## [What you are asked to do]
Write out exactly the lines running from the one with "Using a DSLR" to the last line of the entries, keeping both the first and the last.

::: Input records

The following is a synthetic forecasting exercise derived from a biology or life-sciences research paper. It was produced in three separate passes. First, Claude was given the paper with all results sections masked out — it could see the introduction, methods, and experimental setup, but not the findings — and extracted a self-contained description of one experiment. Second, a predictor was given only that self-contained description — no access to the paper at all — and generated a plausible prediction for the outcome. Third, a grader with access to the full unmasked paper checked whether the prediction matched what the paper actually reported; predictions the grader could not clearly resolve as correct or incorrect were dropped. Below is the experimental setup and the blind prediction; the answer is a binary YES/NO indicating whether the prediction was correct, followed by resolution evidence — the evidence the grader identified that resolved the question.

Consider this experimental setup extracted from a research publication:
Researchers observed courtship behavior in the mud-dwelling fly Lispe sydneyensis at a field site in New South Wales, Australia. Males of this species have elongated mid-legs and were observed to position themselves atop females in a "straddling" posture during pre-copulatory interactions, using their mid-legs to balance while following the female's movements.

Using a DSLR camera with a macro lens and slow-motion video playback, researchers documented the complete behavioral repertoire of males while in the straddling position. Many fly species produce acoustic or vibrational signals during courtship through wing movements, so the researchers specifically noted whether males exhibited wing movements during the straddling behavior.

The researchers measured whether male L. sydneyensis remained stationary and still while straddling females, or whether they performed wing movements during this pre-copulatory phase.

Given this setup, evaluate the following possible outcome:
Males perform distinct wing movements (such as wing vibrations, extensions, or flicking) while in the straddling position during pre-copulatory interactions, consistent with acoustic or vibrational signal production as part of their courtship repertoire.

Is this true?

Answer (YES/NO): YES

::::::

## [Answer space]
Using a DSLR camera with a macro lens and slow-motion video playback, researchers documented the complete behavioral repertoire of males while in the straddling position. Many fly species produce acoustic or vibrational signals during courtship through wing movements, so the researchers specifically noted whether males exhibited wing movements during the straddling behavior.

The researchers measured whether male L. sydneyensis remained stationary and still while straddling females, or whether they performed wing movements during this pre-copulatory phase.

Given this setup, evaluate the following possible outcome:
Males perform distinct wing movements (such as wing vibrations, extensions, or flicking) while in the straddling position during pre-copulatory interactions, consistent with acoustic or vibrational signal production as part of their courtship repertoire.

Is this true?

Answer (YES/NO): YES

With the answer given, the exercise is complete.